Despite B.C. home sales taking a nosedive in September, the British Columbia Real Estate Association (BCREA) stands by its month-ago assertion that the “downturn is largely behind us” and that market activity is expected to pick up.
According to BCREA stats released October 11, actual home sales across B.C. totalled 5,573 in September, which is one-third lower than the sales in September 2017 and a plunge of 17.3 per cent in the single month since August.
The average September home sale price in the province was 1.1 per cent lower than the same month last year, at $685,749. This brought total sales dollar volume in September down to $3.8 billion, which is down 34 per cent year over year.

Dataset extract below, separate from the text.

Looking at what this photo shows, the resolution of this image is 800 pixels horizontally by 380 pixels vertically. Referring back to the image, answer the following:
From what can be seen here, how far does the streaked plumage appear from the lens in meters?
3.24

Every one of the 12 boards cited in the BCREA’s report saw actual residential sales drop compared with one year ago. These ranged from declines of close to 50 per cent in Chilliwack and the South Okanagan, through Greater Vancouver’s decline of 43.3 per cent and Victoria’s 16.7 per cent, to a relatively modest dip in B.C. Northern at 9.5 per cent, with the smallest drop of 5.4 per cent in the small but robust market of Powell River.
“If you look at the seasonally adjusted trend chart, you’ll see that the downturn – that sharp decline since January – is largely behind us and we’re now levelled off, albeit at a much lower level than a year ago,” Cameron Muir, BCREA chief econominst, said in an interview. ”That’s because of the stress test and, to a smaller degree, rising interest rates that have pulled a lot of demand out of the market, especially in Greater Vancouver.
“However, in some other parts of the B.C. market, sales are trending up on a seasonally adjusted basis, such as in Victoria, for example. Overall, the downturn, the slope of that chart, is largely over.”
Muir remained confident that the province's monthly sales trends, although they may fluctuate somewhat, will edge upwards over the next six months – with some caveats.
“My expectation is for sales over the next couple of quarters to trend higher, as long as the B.C. economy stays where it is. All our models are pointing in that direction. In the meantime, we could see some choppiness at this lower boundary of the market. I don’t expect sales to rise to the levels we saw at the end of 2017, but we expect activity to rise. It looks like we’re in the trough of the chart.
“However, there are risks to the market – especially if we see interest rates rise higher than expected, which could pull out some additional demand from the market… We do expect that with the strong economy, long-term bond yields and therefore five-year fixed rates may edge upwards, along with a rise to the prime rate,” he added.